Mas, há hoje, frente à emergência da inteligência artificial, uma lógica diferente: a velocidade de extinção de empregos se acelerou e passou a atingir mesmo trabalhos que demandam competências cognitivas não rotineiras.
Quando se lida com máquinas que aprendem, não basta demandar maior escolaridade dos seres humanos nem ensiná-los a pensar; há que se ensinar a pensar diferente.
Esse é o novo desafio para a universidade, segundo Aoun.
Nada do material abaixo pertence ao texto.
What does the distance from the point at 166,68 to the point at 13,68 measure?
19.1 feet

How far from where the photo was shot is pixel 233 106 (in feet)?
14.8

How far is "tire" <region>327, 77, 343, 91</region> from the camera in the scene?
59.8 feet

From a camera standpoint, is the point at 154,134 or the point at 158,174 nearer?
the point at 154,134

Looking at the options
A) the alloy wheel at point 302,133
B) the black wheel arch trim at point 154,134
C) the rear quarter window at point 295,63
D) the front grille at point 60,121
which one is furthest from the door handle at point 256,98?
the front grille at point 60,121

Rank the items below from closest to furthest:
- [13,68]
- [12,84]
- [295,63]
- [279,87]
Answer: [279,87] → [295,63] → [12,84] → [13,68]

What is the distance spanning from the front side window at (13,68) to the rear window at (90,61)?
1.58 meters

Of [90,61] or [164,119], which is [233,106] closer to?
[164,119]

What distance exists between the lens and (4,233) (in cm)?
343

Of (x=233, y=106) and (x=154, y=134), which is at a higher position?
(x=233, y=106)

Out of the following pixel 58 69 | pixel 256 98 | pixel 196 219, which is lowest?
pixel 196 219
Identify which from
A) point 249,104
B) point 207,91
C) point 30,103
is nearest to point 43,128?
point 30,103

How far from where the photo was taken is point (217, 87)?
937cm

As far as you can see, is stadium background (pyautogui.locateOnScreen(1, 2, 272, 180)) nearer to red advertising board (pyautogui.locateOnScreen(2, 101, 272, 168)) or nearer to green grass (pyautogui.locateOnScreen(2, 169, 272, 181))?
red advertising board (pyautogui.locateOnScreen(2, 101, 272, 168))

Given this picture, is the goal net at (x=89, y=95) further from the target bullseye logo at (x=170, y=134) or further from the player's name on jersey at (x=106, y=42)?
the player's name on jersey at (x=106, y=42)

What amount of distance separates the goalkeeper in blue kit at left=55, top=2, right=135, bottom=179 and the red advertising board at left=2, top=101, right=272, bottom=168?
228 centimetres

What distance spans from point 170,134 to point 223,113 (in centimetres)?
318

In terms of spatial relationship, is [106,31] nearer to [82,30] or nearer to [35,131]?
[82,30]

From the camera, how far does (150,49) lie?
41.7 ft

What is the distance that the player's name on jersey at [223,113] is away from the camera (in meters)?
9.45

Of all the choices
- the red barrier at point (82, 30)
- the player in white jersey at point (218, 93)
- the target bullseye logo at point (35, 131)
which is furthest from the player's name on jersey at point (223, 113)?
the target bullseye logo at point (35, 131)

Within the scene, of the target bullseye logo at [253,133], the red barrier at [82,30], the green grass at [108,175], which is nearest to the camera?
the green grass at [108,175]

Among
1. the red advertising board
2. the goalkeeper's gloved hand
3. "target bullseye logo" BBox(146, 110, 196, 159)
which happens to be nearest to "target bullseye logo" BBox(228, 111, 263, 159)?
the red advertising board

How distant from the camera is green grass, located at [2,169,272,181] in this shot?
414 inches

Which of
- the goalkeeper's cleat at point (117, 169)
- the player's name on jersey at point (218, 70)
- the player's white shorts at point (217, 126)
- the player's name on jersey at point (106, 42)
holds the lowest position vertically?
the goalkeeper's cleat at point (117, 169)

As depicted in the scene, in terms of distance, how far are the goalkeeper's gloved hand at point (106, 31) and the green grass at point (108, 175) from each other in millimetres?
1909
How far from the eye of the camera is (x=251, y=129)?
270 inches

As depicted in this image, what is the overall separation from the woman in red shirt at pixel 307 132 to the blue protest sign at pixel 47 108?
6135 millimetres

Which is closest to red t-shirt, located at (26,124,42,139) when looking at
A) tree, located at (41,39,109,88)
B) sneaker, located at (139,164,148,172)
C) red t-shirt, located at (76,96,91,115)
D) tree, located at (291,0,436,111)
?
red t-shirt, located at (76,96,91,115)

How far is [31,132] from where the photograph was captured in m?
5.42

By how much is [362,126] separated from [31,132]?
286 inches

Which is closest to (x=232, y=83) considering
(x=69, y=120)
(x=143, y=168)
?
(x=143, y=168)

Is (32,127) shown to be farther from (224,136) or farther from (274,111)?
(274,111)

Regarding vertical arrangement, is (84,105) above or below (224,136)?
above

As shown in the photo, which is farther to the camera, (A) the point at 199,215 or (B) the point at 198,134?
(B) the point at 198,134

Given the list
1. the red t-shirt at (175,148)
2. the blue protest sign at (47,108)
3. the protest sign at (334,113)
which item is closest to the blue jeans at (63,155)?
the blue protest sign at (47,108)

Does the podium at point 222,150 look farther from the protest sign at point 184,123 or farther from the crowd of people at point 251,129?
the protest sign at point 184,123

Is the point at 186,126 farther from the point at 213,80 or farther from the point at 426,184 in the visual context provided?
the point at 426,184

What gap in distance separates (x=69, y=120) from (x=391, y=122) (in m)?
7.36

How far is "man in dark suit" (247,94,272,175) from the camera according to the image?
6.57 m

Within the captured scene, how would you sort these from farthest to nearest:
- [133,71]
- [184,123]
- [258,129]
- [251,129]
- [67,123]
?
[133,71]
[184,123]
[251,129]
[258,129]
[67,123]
Ela deve ensinar os alunos a aprender ao longo da vida e oferecer cursos de diferentes durações e intensidades, para profissionais que mudam constantemente de postos de trabalho.
Deve também ensinar competências que são especificamente humanas, em que nos saímos melhor que robôs, como pensamento crítico ou resolução criativa e colaborativa de problemas, e promover duas características interligadas: imaginação e curiosidade.
Para isso, deve se ligar em rede a outras escolas terciárias, criando o que Aoun chama de multiversidade. Precisa ainda acompanhar os egressos em seus caminhos profissionais com atividades que complementem a formação recebida, inclusive mentorias ou cursos que não necessitam ser previamente definidos como de graduação ou pós, com certificações por blocos independentes, ligados às necessidades de recapacitação de cada um.
Isso não vai resolver todo o problema criado pela automação, mas formará, com certeza, seres humanos mais aptos a enfrentar suas consequências.